## INSTRUCTIONS TO FOLLOW
Find the line with "Assess the morphology of the red blood cells." in the entries below. Repeat it, every following line, and the line with "Comment on the", exactly and with nothing added.

## RECORDS SHOWN
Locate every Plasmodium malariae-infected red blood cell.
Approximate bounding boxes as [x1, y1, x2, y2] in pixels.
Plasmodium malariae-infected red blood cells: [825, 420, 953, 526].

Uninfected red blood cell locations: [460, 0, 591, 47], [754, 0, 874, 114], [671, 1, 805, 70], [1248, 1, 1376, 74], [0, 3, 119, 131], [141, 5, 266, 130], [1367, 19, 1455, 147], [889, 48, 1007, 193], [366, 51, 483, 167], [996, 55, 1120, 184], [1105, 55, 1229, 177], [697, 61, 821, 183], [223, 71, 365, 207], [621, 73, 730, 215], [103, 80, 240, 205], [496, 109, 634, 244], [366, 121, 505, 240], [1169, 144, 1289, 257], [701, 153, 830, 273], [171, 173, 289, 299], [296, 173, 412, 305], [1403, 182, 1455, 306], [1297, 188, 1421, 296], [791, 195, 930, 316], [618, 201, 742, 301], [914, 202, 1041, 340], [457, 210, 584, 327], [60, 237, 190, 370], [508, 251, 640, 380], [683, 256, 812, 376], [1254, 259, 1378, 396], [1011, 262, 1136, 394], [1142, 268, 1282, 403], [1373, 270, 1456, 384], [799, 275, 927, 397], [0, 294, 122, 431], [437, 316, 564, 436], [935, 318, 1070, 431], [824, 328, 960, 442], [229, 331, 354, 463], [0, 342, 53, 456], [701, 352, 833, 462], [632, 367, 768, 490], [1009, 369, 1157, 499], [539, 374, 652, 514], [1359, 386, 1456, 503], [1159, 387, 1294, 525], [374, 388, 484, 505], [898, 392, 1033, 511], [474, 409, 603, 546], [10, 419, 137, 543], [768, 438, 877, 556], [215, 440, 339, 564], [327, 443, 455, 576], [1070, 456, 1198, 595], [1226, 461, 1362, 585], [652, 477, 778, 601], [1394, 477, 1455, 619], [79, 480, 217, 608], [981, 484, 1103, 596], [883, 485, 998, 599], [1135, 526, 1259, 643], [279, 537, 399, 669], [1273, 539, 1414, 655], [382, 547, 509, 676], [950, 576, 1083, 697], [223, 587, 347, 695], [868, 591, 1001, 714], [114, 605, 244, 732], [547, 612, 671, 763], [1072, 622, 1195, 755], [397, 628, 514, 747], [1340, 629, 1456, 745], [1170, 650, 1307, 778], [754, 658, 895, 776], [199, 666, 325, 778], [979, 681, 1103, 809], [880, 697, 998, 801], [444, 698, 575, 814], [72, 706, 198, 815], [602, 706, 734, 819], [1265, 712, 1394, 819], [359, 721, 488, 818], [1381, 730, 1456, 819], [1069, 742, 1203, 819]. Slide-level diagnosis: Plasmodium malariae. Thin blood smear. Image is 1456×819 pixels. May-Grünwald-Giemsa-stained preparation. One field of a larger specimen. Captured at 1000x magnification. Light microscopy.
* * *
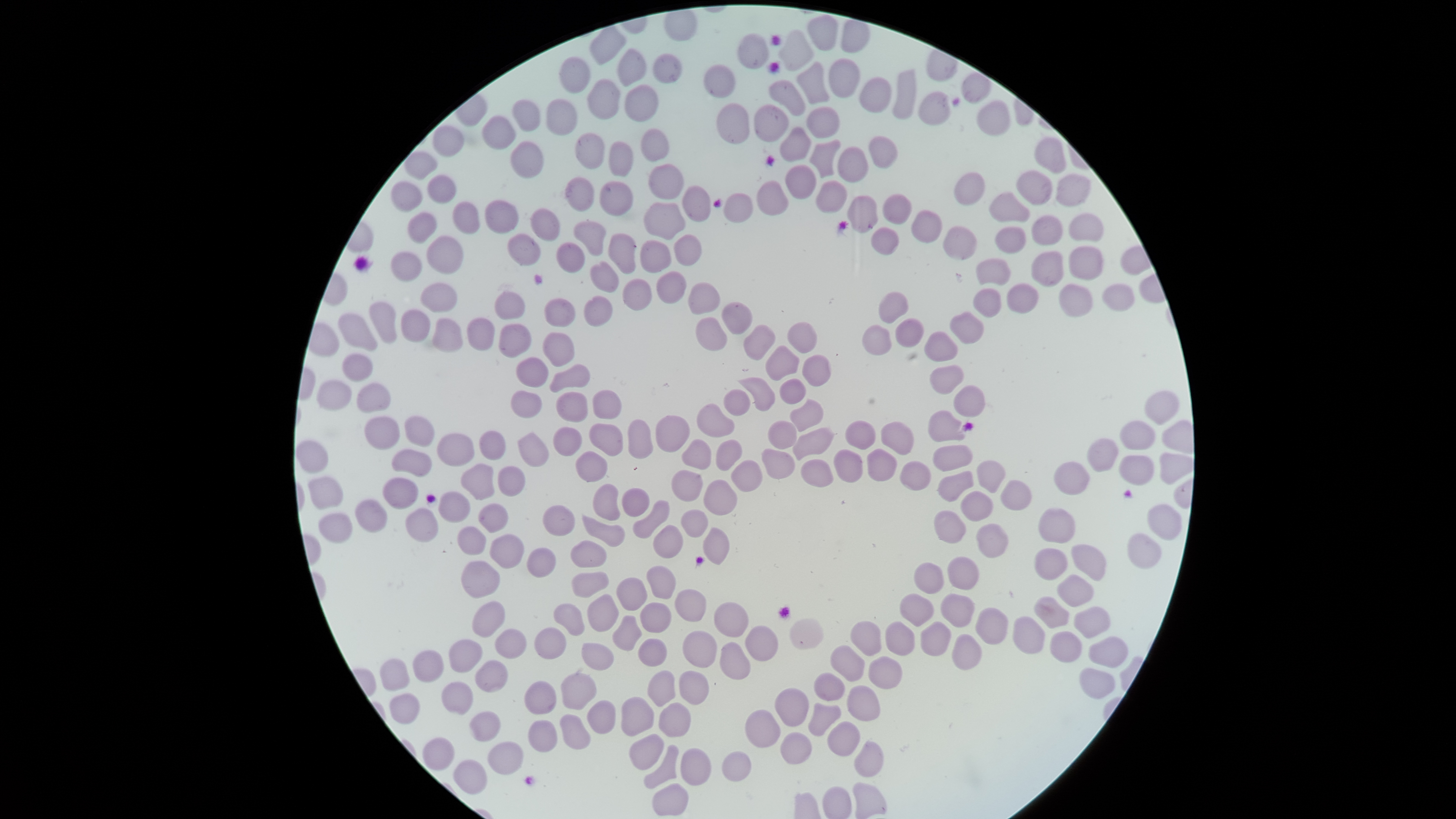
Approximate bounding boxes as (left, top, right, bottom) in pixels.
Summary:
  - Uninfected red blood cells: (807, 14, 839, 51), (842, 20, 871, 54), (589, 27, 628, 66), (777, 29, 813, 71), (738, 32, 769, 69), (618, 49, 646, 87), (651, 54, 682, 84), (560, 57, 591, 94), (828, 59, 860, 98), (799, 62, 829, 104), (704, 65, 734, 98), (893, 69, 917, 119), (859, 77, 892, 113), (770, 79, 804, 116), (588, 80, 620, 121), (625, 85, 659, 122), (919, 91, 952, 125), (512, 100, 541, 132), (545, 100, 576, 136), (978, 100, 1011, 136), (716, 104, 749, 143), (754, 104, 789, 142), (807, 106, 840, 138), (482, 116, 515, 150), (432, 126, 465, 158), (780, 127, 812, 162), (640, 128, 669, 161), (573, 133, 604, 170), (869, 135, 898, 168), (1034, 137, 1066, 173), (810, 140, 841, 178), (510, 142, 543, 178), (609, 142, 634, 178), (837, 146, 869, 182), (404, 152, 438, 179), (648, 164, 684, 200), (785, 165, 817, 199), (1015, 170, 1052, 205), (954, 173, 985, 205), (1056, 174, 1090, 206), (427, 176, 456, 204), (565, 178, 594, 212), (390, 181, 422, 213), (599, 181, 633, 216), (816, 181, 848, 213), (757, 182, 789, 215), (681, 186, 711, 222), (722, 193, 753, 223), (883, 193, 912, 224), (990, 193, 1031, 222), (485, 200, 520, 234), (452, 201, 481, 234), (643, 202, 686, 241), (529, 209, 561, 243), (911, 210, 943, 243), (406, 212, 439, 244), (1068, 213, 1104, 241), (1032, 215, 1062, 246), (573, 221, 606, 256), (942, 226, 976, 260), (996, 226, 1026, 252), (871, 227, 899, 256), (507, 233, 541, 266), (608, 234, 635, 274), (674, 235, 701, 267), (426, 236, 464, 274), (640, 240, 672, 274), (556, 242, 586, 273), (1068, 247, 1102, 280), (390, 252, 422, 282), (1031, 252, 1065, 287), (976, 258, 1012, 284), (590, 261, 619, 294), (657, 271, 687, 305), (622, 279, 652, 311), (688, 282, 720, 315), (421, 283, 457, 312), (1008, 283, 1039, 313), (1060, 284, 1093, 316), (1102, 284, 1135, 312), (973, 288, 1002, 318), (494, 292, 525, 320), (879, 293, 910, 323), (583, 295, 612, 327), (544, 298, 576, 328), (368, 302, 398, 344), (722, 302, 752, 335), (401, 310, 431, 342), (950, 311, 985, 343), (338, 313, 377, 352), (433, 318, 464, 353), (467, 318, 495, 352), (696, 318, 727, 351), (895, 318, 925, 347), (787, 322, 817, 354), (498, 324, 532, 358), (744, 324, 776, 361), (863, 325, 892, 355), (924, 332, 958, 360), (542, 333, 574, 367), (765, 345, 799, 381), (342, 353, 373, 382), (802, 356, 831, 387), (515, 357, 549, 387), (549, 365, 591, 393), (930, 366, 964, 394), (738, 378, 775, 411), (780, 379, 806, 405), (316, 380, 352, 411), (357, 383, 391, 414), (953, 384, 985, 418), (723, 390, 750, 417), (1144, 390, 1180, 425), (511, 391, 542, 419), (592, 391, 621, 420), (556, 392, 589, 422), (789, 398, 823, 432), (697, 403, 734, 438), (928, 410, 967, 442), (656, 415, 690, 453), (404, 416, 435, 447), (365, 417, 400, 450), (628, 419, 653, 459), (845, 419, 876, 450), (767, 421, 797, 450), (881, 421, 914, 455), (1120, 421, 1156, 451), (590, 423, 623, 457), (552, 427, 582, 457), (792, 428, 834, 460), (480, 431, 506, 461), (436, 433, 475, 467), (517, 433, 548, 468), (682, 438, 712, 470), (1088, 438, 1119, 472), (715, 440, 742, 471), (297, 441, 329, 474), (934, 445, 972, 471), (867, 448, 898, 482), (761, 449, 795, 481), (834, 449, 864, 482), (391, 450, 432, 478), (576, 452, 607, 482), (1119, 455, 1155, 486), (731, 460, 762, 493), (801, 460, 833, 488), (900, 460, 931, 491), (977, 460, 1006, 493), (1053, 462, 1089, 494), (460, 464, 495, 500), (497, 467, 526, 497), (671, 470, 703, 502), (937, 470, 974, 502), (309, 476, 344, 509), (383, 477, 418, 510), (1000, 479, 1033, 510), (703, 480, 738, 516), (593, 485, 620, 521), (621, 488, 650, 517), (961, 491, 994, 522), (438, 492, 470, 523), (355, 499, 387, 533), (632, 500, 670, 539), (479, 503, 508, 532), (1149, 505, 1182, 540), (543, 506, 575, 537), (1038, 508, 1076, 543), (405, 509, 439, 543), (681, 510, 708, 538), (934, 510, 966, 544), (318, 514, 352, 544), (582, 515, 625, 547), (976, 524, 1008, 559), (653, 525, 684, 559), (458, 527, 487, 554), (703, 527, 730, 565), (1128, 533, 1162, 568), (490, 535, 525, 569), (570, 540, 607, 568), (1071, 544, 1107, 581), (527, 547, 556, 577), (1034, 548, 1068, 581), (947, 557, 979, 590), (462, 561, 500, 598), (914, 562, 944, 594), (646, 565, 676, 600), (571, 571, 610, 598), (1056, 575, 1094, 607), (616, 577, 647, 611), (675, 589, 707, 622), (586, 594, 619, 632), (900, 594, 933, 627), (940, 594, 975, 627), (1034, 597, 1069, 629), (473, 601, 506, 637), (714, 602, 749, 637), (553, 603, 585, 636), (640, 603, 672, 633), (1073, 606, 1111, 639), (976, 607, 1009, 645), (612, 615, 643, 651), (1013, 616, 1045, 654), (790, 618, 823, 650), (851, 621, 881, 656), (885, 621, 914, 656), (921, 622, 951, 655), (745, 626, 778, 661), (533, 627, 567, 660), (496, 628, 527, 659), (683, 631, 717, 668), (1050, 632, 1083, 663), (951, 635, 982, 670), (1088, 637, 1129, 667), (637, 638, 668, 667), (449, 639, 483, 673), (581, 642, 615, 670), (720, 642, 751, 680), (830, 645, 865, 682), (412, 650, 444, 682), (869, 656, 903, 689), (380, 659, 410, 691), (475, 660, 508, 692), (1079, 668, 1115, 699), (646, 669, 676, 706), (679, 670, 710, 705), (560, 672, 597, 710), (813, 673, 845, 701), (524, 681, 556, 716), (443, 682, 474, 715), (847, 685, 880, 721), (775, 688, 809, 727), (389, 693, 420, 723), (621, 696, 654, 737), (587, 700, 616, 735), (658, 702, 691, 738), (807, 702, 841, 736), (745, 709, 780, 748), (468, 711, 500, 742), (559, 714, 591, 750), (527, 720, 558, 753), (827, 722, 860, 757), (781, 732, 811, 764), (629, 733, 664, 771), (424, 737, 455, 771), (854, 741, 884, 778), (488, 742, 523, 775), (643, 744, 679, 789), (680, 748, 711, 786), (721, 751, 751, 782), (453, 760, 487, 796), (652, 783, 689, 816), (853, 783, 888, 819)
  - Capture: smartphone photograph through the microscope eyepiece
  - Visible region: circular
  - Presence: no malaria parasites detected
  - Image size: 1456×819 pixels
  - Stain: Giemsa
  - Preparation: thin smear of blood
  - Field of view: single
* * *
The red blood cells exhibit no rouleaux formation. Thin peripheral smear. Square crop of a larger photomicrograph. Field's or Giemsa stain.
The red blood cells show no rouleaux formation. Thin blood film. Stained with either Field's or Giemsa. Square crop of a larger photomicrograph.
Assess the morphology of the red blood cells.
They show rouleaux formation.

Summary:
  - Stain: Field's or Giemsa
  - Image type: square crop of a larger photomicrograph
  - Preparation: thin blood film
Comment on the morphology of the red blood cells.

## EXERCISE ANSWER
Assess the morphology of the red blood cells.
They show rouleaux formation.

Summary:
  - Stain: Field's or Giemsa
  - Image type: square crop of a larger photomicrograph
  - Preparation: thin blood film
Comment on the morphology of the red blood cells.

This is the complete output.